▸ Texto:

- - -

Os índices, no entanto, são acompanhados de outros fatores também crescentes: destruição da área de mangue, conflitos nas comunidades pesqueiras, perseguição aos pescadores, pesca precária. É dentro desse contexto que se iniciou, nesta segunda-feira, 21 de agosto, em Fortaleza, Ceará, o seminário "Manguezais e Vida Comunitária - Os impactos socioambientais da carcinicultura", que acontece até amanhã (24/08).

Durante a abertura, no salão de eventos da Casa de Retiro Nossa Senhora das Graças, cerca de 200 pescadores e pescadores foram saudados com músicas e uma mística pelas entidades organizadoras. O objetivo de promover maior protagonismo e estratégias de enfrentamento é direcionado a todos os que formam as comunidades pesqueiras, principais afetadas pelo surgimento e crescimento da indústria da carcinicultura.

Luciana Queiroz, do Instituto Terramar, salientou, durante a abertura, que o espaço proposto pelo seminário é o da troca de experiências. "Com essa problemática que estamos enfrentando, temos experiências de resistências que valem a pena ser passadas à frente. Aqui vamos ver como é que a gente consegue lutar contra isso", afirmou.

O encontro reúne pescadores e pescadoras dos dstados brasileiros mais afetados, os mesmos que constam no ranking de maior produção da Associação Brasileira de Criadores de Camarão: Bahia, Pernambuco, Alagoas, Sergipe, Rio Grande do Norte, Piauí, Maranhão, Pará, Rio de Janeiro, Santa Catarina, Paraná, Espírito Santo, Ceará e Rio Grande do Sul.

"Reunimos vocês aqui, para juntos encontrarmos meios de proteção de defesa para nós mesmos e para o mangue", ressaltou Angelaine Alves, integrante do Conselho Pastoral dos Pescadores - Ceará, acrescentando que representantes da ABCC também foram convidados para o evento. "Eles agradeceram muito o convite, mas não garantiram a presença", disse.

Da mesma forma, representantes do Ibama (Instituto Brasileiro do Meio Ambiente e Recursos Naturais Renováveis) e de outros órgãos institucionais ligados ao meio ambiente também foram convidados, mas, pelo menos no dia da abertura, não compareceram ao evento.

No Brasil, encontra-se a segunda maior área de manguezal do mundo. Estima-se que mais de 1 milhão de hectares de mangue estão distribuídos ao longo da zona costeira brasileira.

Organização é essencial, diz coordenador

O Movimento Nacional dos (as) Pescadores (as) (Monape) é um dos promotores do seminário. Em entrevista à Adital, o coordenador nacional, José Alberto, fala da importância da organização, de como é possível construir alternativas de sustentabilidade para as comunidades pesqueiras afetadas pelo crescimento do cultivo de camarão em cativeiro e afirma que a modalidade trabalha com um foco equivocado de geração de empregos.

"Estamos numa sociedade onde um dos grandes problemas é a falta de emprego e um dos argumentos de convencimento proposto pela carcinicultura é a geração de emprego. Mas, em momento algum, eles avaliam que naqueles espaços onde eles estão cultivando, já existem pessoas trabalhando", afirma Alberto.

- - -

▸ Extrato de dados:
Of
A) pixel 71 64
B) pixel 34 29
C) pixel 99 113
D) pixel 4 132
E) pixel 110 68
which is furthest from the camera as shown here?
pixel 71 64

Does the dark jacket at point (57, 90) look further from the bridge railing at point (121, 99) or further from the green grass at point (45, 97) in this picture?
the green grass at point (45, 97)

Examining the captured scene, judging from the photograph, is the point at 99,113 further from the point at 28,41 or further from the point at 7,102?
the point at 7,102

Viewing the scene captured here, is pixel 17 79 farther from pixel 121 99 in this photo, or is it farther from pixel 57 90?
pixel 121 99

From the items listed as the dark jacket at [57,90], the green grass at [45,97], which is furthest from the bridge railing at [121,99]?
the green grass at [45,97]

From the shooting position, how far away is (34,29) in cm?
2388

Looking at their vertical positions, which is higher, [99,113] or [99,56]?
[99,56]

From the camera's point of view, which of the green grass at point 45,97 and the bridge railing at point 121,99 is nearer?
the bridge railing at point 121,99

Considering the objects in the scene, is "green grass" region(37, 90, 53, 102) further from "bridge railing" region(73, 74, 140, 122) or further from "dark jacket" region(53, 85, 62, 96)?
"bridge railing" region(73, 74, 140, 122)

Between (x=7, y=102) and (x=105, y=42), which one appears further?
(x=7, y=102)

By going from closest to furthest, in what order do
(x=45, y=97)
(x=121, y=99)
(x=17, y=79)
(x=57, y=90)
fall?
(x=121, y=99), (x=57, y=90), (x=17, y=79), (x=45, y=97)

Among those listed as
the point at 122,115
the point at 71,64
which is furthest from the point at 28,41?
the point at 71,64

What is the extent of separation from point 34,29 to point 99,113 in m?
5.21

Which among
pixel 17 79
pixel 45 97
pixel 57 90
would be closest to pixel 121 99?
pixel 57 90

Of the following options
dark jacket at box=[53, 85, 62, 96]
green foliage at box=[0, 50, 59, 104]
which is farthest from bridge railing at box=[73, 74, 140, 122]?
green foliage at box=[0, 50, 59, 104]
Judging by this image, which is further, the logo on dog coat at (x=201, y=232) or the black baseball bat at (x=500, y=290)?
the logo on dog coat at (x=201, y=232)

- - -

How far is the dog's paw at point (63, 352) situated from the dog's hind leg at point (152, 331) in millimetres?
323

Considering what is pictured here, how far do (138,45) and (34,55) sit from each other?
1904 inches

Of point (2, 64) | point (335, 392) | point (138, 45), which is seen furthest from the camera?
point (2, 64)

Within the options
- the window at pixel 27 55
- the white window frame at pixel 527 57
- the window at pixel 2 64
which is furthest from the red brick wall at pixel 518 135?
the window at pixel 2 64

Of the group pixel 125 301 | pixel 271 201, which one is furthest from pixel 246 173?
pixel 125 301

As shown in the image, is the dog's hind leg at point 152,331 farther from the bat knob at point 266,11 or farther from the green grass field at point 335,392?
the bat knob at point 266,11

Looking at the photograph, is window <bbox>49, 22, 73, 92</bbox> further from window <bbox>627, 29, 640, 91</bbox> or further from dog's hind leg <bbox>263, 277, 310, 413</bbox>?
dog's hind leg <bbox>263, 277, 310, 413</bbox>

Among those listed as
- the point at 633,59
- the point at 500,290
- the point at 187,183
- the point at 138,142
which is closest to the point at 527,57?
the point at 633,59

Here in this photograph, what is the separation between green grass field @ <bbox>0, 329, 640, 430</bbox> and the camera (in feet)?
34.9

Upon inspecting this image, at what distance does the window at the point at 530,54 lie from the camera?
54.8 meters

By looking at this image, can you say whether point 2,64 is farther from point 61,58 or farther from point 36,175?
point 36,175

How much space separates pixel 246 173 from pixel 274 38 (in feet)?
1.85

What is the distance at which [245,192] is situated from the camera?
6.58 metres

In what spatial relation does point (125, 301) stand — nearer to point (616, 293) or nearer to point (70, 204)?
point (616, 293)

- - -

▸ O que se pede:
**1.** Liste todas as pessoas citadas pelo nome no texto sobre o seminário de manguezais, com a entidade a que cada uma está ligada.
**2.** Prossiga o texto sobre o seminário de manguezais, começando logo após a última frase.

▸ Respostas:
**1.**
- Luciana Queiroz: Instituto Terramar
- Angelaine Alves: Conselho Pastoral dos Pescadores - Ceará
- José Alberto: Movimento Nacional dos (as) Pescadores (as) (Monape), coordenador nacional

**2.**
Adital - Qual a importância de eventos como este para uma melhor organização dos pescadores e pescadoras?

José Alberto - Hoje, um movimento como este que o Monape está realizando com outros parceiros é um momento em que as comunidades de vários estados do Brasil vão ter oportunidades de trocar experiências, de se fortalecer, no sentido de buscar caminhos para um pesca sustentável, rumo à sustentabilidade das comunidades. No caso desse tema específico da carcinicultura, a gente vai ver várias experiências e realidades de muitas comunidades, que estão mais pobres e sofrendo com essa questão que vem ocorrendo de forma desumana e desordenada.

Adital - O avanço da carcinicultura é fato. Os pescadores estão mobilizados para acompanhar esse crescimento?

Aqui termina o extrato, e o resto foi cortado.